While topically an outlier, our fourth essay, Eve Raimon's careful study of New England's hidden Black history, shows how memories allow us to elide the unpleasantness of our shared past. Examining four recent local commemorations of Black history, Raimon points to the way in which these sites impel the confrontation of the past, challenge the false pride of moral exceptionalism, and provide a sense of historical if not moral humility.

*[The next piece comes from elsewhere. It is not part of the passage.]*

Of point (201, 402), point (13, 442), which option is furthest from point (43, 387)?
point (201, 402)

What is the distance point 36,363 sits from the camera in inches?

Although long thought a Chinese curse, the greeting, “May you live in interesting times,” probably originated with Austen Chamberlain, the British diplomat, brother of Neville, and step-son-in-law to American Mary Endecott Chamberlain, the daughter of Cleveland's secretary of war William Crowninshield Endecott. As we approach the New Year, we express our appreciation for what seems to be the restoration of normality—masks are optional, the pandemic is (maybe) over, and the Red Sox missed the playoffs. Here at the Quarterly, we are especially grateful for the normality that carried us through interesting times: the many scholars who submitted essays, patiently awaited our review process, which despite our best efforts, seemed slower than usual, reviewed submissions and books, our subscribers and supporters, the Colonial Society, its Council, and its president Robert Alison for their sustained support. To our delight, we continue to find readers and authors who share their great affection for the journal with us. The staff of the Quarterly wishes all of you the happiest of holidays and the blessings of a normal New Year.